• **Set task 1**
Write out the records word for word, starting at the line that contains "What spatial distance" and continuing through the end of the records.

• **Extract**
When curiosity clocks in and routine clocks out. ✨ Testing, when done right, is precise, repeatable, and reliable. Testing, when done every single day the same way, can quietly turn into a factory of checklists. That realization is exactly why we started "Experimental Fridays".

Abhishek Gupta
5 Mins
•
December 15, 2025
As a Test Automation Lead, I noticed a pattern. Our weekdays were efficient but predictable. Pipelines ran, tests passed or failed, bugs were logged. The machine worked. But innovation does not thrive inside a perfectly oiled machine forever. So we introduced a simple but powerful ritual.
No Jira commitments. No delivery pressure. Just one question every few Fridays: “What’s slowing us down, and what if we tried fixing it ourselves?”
What Are Experimental Fridays?
Experimental Fridays are intentional innovation activity.
On a random Friday, usually driven by the “need of the hour”, we pause regular work and pick one focused theme:
A blocker someone is facing
A manual process that feels outdated
A dependency that keeps repeating
A tool we’ve been curious about but never had time to try
The goal is not perfection. The goal is learning, prototyping, and momentum. Sometimes the output is a working solution. Sometimes it’s a failed experiment with valuable lessons. Both are wins.
A Friday That Started With a Blocker
One Friday morning, the stand-up took a different turn.
Team Member:
“All API tests are passing, but production still feels unhealthy. Latency spikes, retries are increasing, and some endpoints behave oddly under load.”
Another voice joined in.
Another Team Member:
“Yeah, our reports only say pass or fail. There’s no sense of how healthy the backend really is over time.”
I broke the silence.
Me:
“What if we stop asking did the API pass today and start asking how fit is our API system overall?”

• **Set task 2**
In the article about Experimental Fridays, list every kind of theme the team might pick for one of those Fridays.

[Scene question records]
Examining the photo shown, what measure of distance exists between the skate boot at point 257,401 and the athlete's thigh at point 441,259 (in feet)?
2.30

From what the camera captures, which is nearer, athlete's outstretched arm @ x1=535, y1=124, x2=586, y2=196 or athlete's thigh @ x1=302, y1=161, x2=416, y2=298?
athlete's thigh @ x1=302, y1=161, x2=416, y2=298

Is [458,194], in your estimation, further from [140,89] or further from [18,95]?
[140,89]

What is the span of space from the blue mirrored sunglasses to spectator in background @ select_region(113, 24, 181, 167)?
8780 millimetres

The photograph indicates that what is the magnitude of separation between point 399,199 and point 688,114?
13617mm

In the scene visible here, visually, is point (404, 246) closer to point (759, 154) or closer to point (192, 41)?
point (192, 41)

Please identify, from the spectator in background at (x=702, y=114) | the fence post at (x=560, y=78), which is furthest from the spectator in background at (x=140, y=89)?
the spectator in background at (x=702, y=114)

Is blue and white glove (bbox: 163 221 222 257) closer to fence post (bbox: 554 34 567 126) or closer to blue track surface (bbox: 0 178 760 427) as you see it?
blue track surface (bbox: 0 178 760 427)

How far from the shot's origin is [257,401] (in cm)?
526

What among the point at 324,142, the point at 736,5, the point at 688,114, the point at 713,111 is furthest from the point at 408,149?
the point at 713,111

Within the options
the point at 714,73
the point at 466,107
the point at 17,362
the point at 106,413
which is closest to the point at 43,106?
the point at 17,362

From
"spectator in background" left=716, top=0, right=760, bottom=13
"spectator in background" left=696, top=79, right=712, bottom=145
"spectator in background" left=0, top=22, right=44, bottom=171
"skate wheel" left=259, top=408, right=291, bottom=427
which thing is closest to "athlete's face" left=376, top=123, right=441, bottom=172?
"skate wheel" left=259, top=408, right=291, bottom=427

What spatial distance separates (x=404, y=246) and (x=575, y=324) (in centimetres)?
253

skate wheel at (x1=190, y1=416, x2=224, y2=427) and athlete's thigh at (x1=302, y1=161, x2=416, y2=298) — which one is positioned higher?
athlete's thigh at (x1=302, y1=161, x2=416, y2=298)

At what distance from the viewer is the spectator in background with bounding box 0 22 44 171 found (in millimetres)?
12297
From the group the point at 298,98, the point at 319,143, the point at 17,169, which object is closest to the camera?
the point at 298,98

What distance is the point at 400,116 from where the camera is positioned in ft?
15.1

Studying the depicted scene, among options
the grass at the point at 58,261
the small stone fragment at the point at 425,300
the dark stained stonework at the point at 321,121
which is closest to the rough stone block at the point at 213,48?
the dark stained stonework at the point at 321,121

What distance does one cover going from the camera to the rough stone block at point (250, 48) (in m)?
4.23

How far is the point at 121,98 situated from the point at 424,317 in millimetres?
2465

• **Written answer 1**
What spatial distance separates (x=404, y=246) and (x=575, y=324) (in centimetres)?
253

skate wheel at (x1=190, y1=416, x2=224, y2=427) and athlete's thigh at (x1=302, y1=161, x2=416, y2=298) — which one is positioned higher?
athlete's thigh at (x1=302, y1=161, x2=416, y2=298)

At what distance from the viewer is the spectator in background with bounding box 0 22 44 171 found (in millimetres)?
12297
From the group the point at 298,98, the point at 319,143, the point at 17,169, which object is closest to the camera?
the point at 298,98

What distance is the point at 400,116 from where the camera is positioned in ft?
15.1

Studying the depicted scene, among options
the grass at the point at 58,261
the small stone fragment at the point at 425,300
the dark stained stonework at the point at 321,121
which is closest to the rough stone block at the point at 213,48?
the dark stained stonework at the point at 321,121

What distance does one cover going from the camera to the rough stone block at point (250, 48) (in m)?
4.23

How far is the point at 121,98 situated from the point at 424,317 in millimetres?
2465

• **Written answer 2**
- A blocker someone is facing
- A manual process that feels outdated
- A dependency that keeps repeating
- A tool we've been curious about but never had time to try